From Atherton, California - described by Brad Gilbert on US TV commentary as "the most expensive zip code in America" - Bellis apparently defies the tennis stereotype that an affluent background leads to players lacking hunger.
"Her mom was a good tennis player, her dad is an investment banker," added Bollettieri.
"The thing is now everybody's going to be coming after her. Is she ready to go out and play Sharapova, Azarenka, Venus, Serena, one after the other? You have to be careful."
Bellis was playing in the main draw thanks to the United States Tennis Association's tradition of awarding a wild card to the US girls' and boys' champions.
She follows in the footsteps of great names like Chris Evert, who made it through to the semi-finals as a 16-year-old in 1971, and Tracy Austin, who reached the quarter-finals in 1977 as a 14-year-old, and again in 1978.
Austin would win the title in 1979 and 1981 before injuries took their toll while she was still a teenager, and there is already caution in the air at Flushing Meadows.

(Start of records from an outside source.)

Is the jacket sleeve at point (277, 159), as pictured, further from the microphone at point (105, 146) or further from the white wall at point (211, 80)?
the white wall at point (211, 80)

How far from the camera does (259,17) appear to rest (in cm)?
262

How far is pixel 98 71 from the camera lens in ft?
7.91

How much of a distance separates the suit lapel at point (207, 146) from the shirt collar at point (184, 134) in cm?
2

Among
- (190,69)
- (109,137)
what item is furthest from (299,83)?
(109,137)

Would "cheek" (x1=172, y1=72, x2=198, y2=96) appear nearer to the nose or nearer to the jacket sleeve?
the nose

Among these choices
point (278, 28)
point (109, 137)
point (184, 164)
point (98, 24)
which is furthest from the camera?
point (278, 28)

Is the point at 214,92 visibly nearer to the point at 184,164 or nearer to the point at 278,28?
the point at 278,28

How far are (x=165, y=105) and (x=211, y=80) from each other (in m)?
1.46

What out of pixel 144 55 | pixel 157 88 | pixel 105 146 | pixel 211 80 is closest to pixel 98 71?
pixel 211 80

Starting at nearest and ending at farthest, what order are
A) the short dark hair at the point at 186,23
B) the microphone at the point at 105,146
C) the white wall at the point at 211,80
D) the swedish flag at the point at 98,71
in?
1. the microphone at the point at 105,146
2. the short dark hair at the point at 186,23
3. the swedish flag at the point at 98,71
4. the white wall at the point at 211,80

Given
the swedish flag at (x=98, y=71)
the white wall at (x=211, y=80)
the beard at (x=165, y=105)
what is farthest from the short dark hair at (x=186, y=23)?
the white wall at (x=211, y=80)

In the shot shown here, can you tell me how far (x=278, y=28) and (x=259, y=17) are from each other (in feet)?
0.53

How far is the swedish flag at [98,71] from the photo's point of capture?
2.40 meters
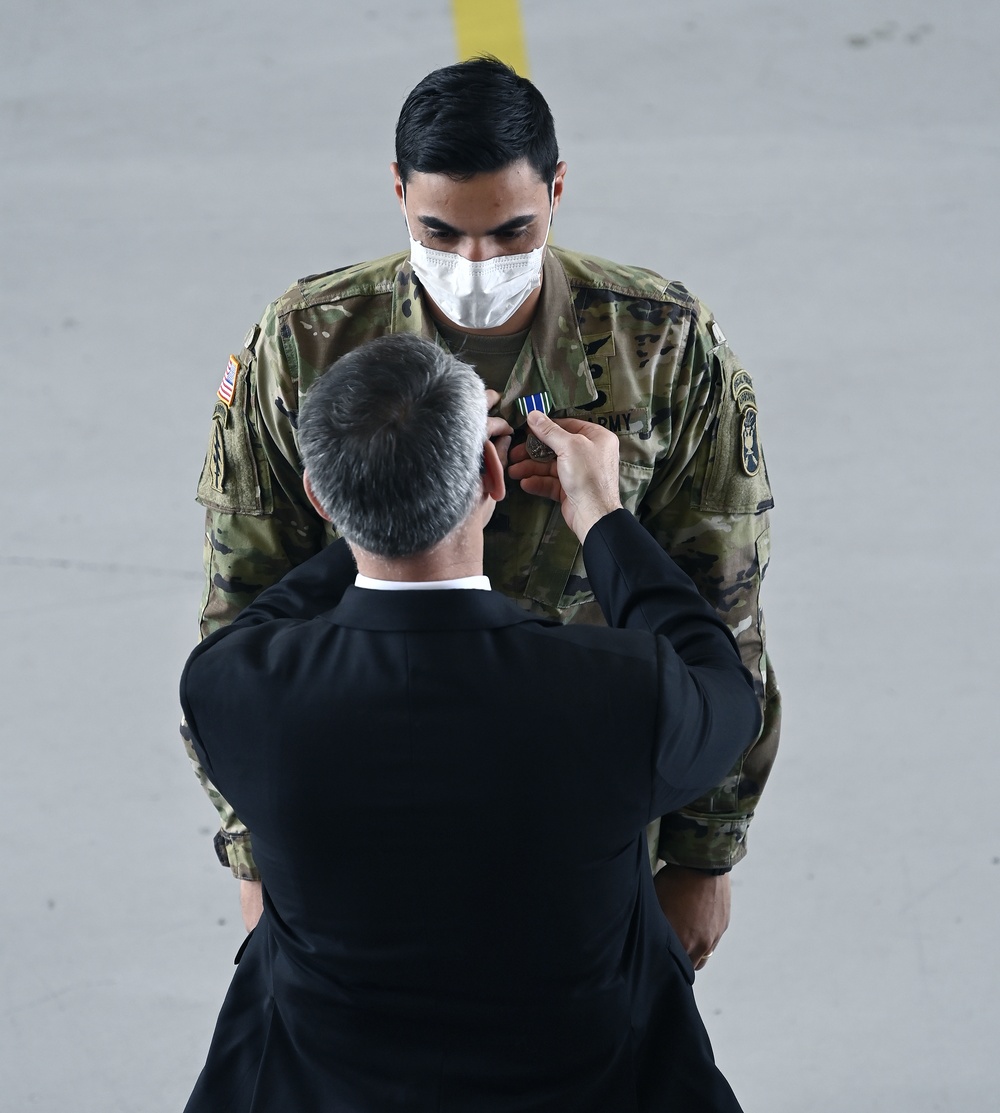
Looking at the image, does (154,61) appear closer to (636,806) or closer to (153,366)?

|Youngest top 10 players in women's tennis history|
|Jennifer Capriati||14 years, seven months (Oct 1990)|
|Andrea Jaeger||15 years, two months (Aug 1980)|
|Tracy Austin||15 years, three months (Mar 1978)|
|Gabriela Sabatini||15 years, four months (Sep 1985)|
|Monica Seles||15 years, nine months (Sep 1989)|
The next step looks likely to be entering the US college system, which means Bellis will not be able to collect the $60,420 (£36,518) prize money on offer from the US Open - unless she were to change her plans and turn professional.
"It appears that the family doesn't need the money," said Bollettieri.
"I believe that's got to be a family decision - along with a manager who knows the game and the negatives and positives of turning pro so quick.
"It's a big decision for the family. She probably could sign for several million dollars, but then it's your daughter too."
Bellis's mother, Lori, gets too nervous to attend matches, while her father, Gordon, is under strict orders to keep his emotions under wraps on the sidelines - "I just have to sit there like a Sphinx and just smile and pray" - but dad was clearly not among those ramping up expectations around his daughter.
For now, the junior world number two is keen to return to competition among her contemporaries.
"He was just really proud of me, everything that I'm doing," said Bellis. "It doesn't matter. We're here for the juniors, so just move on. It's OK."